Five coating systems, typical of coatings applied to equipment and structures located in the contaminant buildings of PWR plants, were tested. The effects of chip size, shape, density, thickness, stream velocity, water saturation, and thermal curing on transportability were examined through two types of tests – quiescent settling and transport within uniform flow. The quiescent settling tests were conducted in a 0.3 m wide by 0.3 m long by 1.2 m deep (one foot wide by one foot long by four foot deep) acrylic tank. The goals of the quiescent water tests were to determine: (1) the time necessary for coating chips dropped onto the water surface to break the surface and begin to sink (time-to-sink tests), and (2) to determine the terminal settling velocity of submerged coating chips (terminal velocity tests). The transport tests were conducted in a 0.91 m wide by 0.91 m deep by 9.1 m long (three foot wide by three foot deep by thirty foot long) acrylic flume suspended in a large circulating water channel. The goal of the transport tests was to characterize the behavior of coating chips in moving water. The tests consisted of a tumbling-velocity test to study the behavior of coating chips placed on the flume floor and a steady-state velocity test to study the behavior of coatings debris released into the moving stream below the water surface. A statistically meaningful number of data tests were conducted for each coating type, chip size and chip shape in each test category in order to more accurately quantify observations.

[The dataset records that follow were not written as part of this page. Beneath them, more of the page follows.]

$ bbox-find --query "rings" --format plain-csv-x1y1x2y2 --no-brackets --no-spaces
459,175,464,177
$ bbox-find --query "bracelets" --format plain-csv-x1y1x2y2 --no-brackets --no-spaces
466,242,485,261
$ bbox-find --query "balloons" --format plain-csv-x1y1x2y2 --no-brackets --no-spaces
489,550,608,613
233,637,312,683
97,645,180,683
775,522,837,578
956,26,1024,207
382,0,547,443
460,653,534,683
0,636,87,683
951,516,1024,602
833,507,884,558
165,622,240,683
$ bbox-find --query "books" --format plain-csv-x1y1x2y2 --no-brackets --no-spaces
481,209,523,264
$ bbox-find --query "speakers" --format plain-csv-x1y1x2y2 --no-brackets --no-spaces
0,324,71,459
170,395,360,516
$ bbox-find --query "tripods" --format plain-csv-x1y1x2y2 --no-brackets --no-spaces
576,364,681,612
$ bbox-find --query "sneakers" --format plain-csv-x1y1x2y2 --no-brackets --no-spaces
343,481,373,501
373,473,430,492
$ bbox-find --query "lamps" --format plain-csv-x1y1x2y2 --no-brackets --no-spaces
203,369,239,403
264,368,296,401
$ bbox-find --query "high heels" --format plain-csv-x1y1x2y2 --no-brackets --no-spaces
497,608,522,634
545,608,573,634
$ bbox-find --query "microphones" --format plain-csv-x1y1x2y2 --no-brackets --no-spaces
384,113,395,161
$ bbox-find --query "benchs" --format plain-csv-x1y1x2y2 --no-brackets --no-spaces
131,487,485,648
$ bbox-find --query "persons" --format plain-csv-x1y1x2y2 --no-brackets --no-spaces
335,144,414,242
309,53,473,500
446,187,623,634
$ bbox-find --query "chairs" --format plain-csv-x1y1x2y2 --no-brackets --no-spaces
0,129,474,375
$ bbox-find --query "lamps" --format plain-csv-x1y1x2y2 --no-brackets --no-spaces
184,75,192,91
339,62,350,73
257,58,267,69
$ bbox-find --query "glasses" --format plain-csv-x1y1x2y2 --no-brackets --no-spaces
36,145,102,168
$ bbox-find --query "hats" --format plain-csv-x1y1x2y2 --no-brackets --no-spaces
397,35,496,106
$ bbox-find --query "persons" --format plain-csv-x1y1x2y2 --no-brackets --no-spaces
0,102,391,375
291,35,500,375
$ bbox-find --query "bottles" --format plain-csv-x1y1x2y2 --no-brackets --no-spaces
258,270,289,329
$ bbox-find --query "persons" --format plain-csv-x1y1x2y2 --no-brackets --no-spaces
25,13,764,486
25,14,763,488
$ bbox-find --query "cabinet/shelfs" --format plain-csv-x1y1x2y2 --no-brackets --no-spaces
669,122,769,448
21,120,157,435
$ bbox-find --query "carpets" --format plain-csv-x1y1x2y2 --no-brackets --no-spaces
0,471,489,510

The quiescent tests demonstrated that, when dropped onto the water surface, coating chips with a density close to that of water tended to remain on the surface indefinitely and heavier chips tended to sink almost immediately. The tumbling velocity tests demonstrated that all but the lightest chips and curled chips remained in their initial position at stream velocities in excess of 0.09 m/s (0.3 ft/s). The steady-state velocity test demonstrated that, at a uniform water velocity of 0.06 m/s (0.2 ft/s), all but the lightest chips settled to the bottom before reaching the end of the flume.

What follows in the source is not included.